Что заставило моего начальника отправить именно меня в эту командировку, я так и не понял.  То ли желание избавиться от инвалида, то ли наоборот, надежда, что смена обстановки мне как-то поможет. Скорее первое... Нет, он, правда, относился ко мне с сочувствием, опекая меня, насколько это возможно на службе. Он тоже был австриец. Мало того, он был из Штоккерау, как и я. Возможно, это сыграло свою роль. Все, кто был с Остеррейха, негласно поддерживали друг друга. Во всяком случае, мне так казалось.
Вчера утром майор Максимилиан Хоффер вызвал меня к себе в кабинет...

*****

- Как ваше самочувствие, Вальтер? – спросил он меня сразу, как я вошёл.
- Достаточно удовлетворительное, чтобы нести службу, господин майор.
- Вчера на завтрак и обед вам давали говяжий бульон, - он посмотрел мне в глаза, - скажите, как ваш желудок это принял?
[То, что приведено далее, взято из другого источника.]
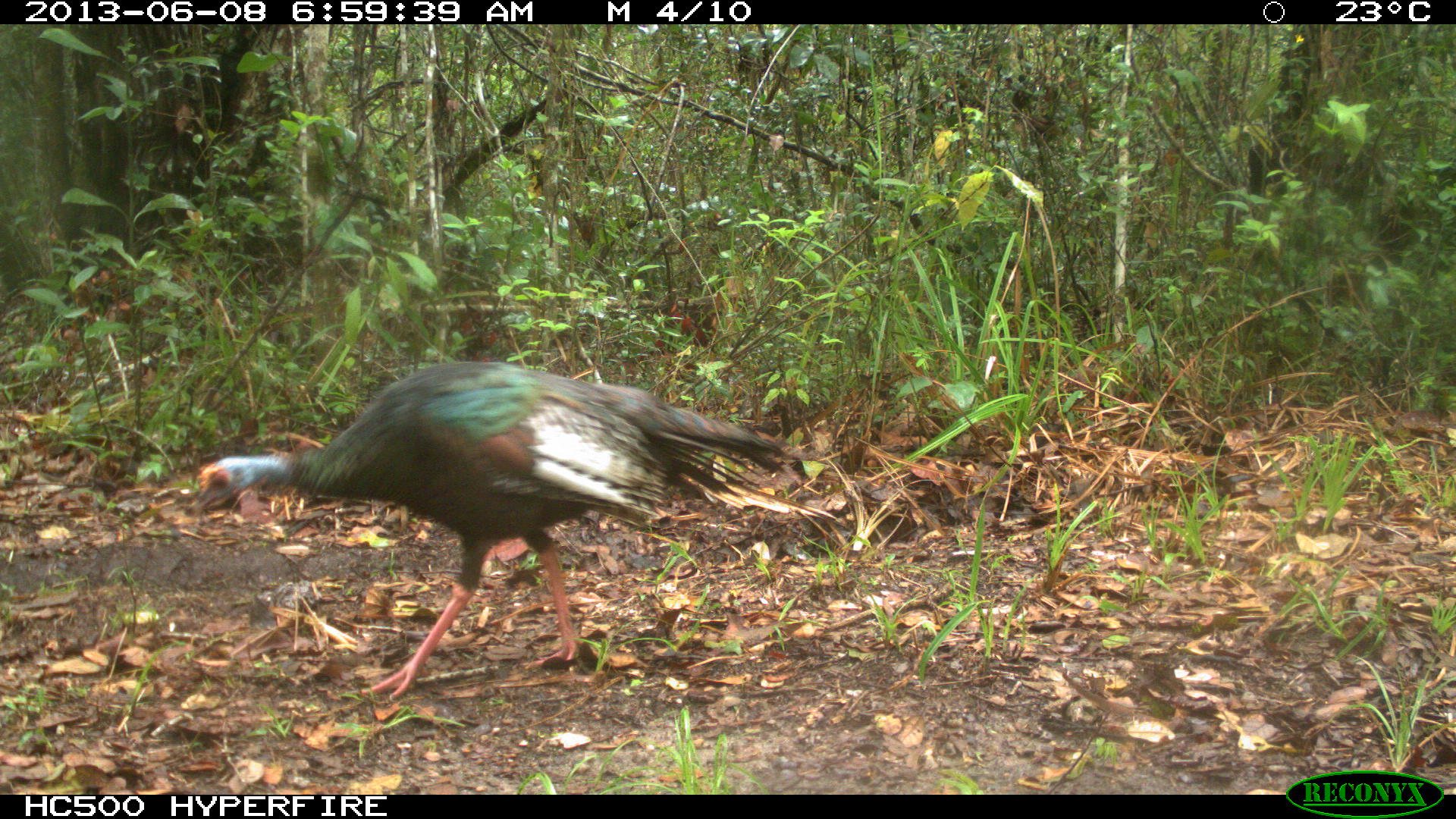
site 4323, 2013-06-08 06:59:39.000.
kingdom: Animalia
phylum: Chordata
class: Aves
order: Galliformes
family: Phasianidae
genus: Meleagris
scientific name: Meleagris ocellata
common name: ocellated turkey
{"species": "Meleagris ocellata (ocellated turkey)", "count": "2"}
- Благодарю вас, господин майор. Бульон это то, что он ещё принимает. Я полагаю, это вы проявили заботу обо мне?
- Ну, не только я, Вальтер, не только я. – Он усмехался в усы, шевеля какие-то бумаги на столе. Внезапно он поднял голову и, глядя прямо мне в глаза, спросил.
- Как смотрите на то, чтобы съездить в командировку?
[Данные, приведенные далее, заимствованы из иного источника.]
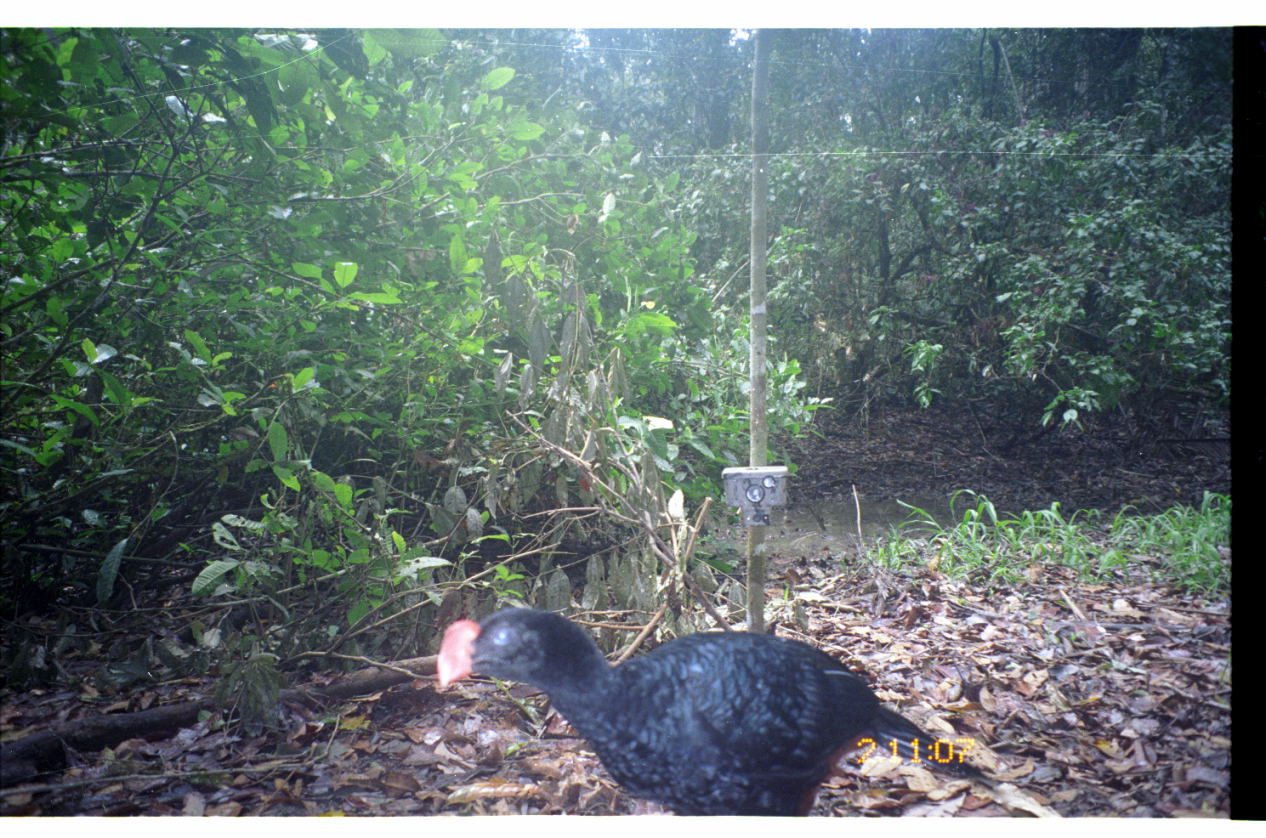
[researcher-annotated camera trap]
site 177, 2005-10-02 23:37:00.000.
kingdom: Animalia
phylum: Chordata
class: Aves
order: Galliformes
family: Cracidae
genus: Mitu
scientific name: Mitu tuberosum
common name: razor-billed curassow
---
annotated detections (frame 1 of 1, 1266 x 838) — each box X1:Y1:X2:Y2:
mitu tuberosum: 432:598:998:816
Я, слегка опешив от неожиданности, ответил.
- Как прикажете, господин майор.
Он вздохнул и встал из-за стола.
- Я ведь поэтому спросил про самочувствие.– Он сочувственно пошевелил усами. - Видите ли, Вальтер, нам поступил запрос из штаба Третьей Армии. Просят откомандировать офицера третьего отдела Абвера в местечко... – он вчитался -  «Nidjnie Volokhi»... да, Нижние Волоки, кажется так. Это немного восточнее Любцов, знаете?
- Насколько я помню, в Любцах расположен штаб второго полка Третьей Оккупационной Армии. Там проходит железная дорога.
- Да, Вальтер, совершенно верно. Там расквартирован второй полк, там штаб, а ветка железной дороги проходит по трём деревням в зоне их ответственности: Песчанки, Нижние Волоки и Излучье. Седьмая рота занимает все три деревни. Гауптман Оттс находится в Нижних Волоках, от него-то и пришёл запрос... – Он опять замялся, словно бы не желая до конца договаривать свою мысль.
Я терпеливо ждал.
- Видите ли, Вальтер... – он снова сделал паузу. – Генриха Оттса я знаю лично. Ещё до войны нам приходилось работать вместе. – Он опять вздохнул. – Это несколько своеобразный человек. Будь он немного прогматичнее, был бы уже полковником или даже оберстом. Но... он такой, какой есть. Немного романтик и до мозга костей носитель имперских идей.
- Ну, это скорее, хорошо. – Осторожно сказал я.
- Да-да, всё верно. Это хорошо, но... – Он опять замялся. – Это честный служака и патриот Рейха, человек искренне любящий фюрера, однако... как бы это сказать вернее... в силу некоторого своеобразного  романтизма, склонен видеть проблему там, где она не всегда бывает.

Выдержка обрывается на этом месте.